▶ _Source excerpt_:
Are You Better Off...
...than you were 97 days ago? Ronald Reagan's 1980 question revisited. (Issue #165)
Before we get to today's main topic, some miscellaneous goodies and things worth your attention…
From the Department of Irony: Spam filters for several different email services (including Gmail) blocked my last Dispatch about how to protect yourself from being the victim of cyber-criminals. You can find that issue here.
Politics: Although my personal politics have always been easy to infer here in The Dispatch, I don't usually talk all that directly about politics, or if I do then I try to talk about things from a detached perspective. For example, in one of my earliest issues back in April of 2022, I talked about Trump as the world's best marketer, despite my distaste for the man. It is very weird to look back on that particular issue because in it I was comparing Trump and Elon Musk, long before Musk's cliff dive into MAGA, the Trump/Musk bromance that now seems to be slowly unraveling, and the nearly 30% erosion of Tesla's market cap since the start of 2025.
This Dispatch, though, is a departure. I'm dealing directly with politics and my bafflement at why the Trump Administration is doing what it's doing.
Fair warning: if you're a regular viewer of Fox News, NewsMax, or OAN, then you may be uncomfortable with this issue. I'll go back to my usual fare next week (probably).

▶ _Given data_:
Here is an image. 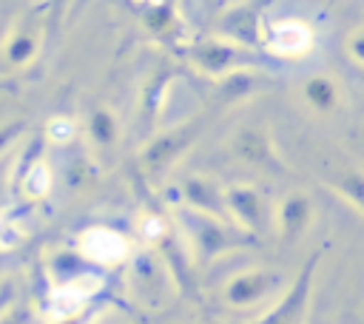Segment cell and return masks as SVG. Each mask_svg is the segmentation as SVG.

▶ _What to work on_:
A. Answer each question from the newsletter issue:
(i) Which email service does it name as one whose spam filter blocked the previous Dispatch?
(ii) In what month and year did the early issue comparing Trump and Elon Musk appear?
(iii) By about what percentage has Tesla's market cap eroded since the start of 2025?
B. Please carry on the newsletter issue about the Trump Administration, beginning right after its last sentence.

▶ _Task-by-task results_:
A.
(i) Gmail
(ii) April 2022
(iii) Nearly 30%

B.
George Santos: the 36 year old former congressman and unrepentant con artist was sentenced to more than seven years in prison (Washington Post $). for various kinds of financial fraud. He is hoping that President Trump pardons him. As always, the question is "what's in doing so for Trump?" Answer: nada. I haven't seen last night's SNL yet, but I will look to see if Bowen Yang resurrected his Santos character. (I doubt it: SNL doesn't punch down all that much.)
China has banned the export of many rare earth minerals, per NYT ($). This is, as my friend Matt Philpott observed, an important and under-reported story. China did this in response to Trump's "on-again/off-again/on-again/well, on-again-but-not yet, now where's the Tylenol because I have a headache now" tariffs. Lack of access to these metals will hurt companies that make drones and robots (critical to the war in Ukraine), and...
The metals also go into the chemicals for manufacturing jet engines, lasers, car headlights and certain spark plugs. And these rare metals are vital ingredients in capacitors, which are electrical components of the computer chips that power artificial intelligence servers and smartphones.
The bans are likely to impact both Tesla and Apple, albeit for different reasons. This is an example of Xi Jinping playing Chess while Trump plays Tiddlywinks. Wired has a different take on this story, suggesting that China's bans are merely inconvenient.
Personal: Today is, or would have been, my brother Evan's 54th birthday. He died in September 2023. I woke up wondering why so many traditions celebrate birthdays more than death days. For example, Martin Luther King, Jr. Day in January acknowledges Dr. King's birth, when the only person who accomplished anything was Alberta Christine Williams King, Dr. King's mother. It would, I understand, be weird to celebrate King's death since he was assassinated, but why his birthday rather than August 28, the anniversary of the "I Have a Dream" speech in 1963?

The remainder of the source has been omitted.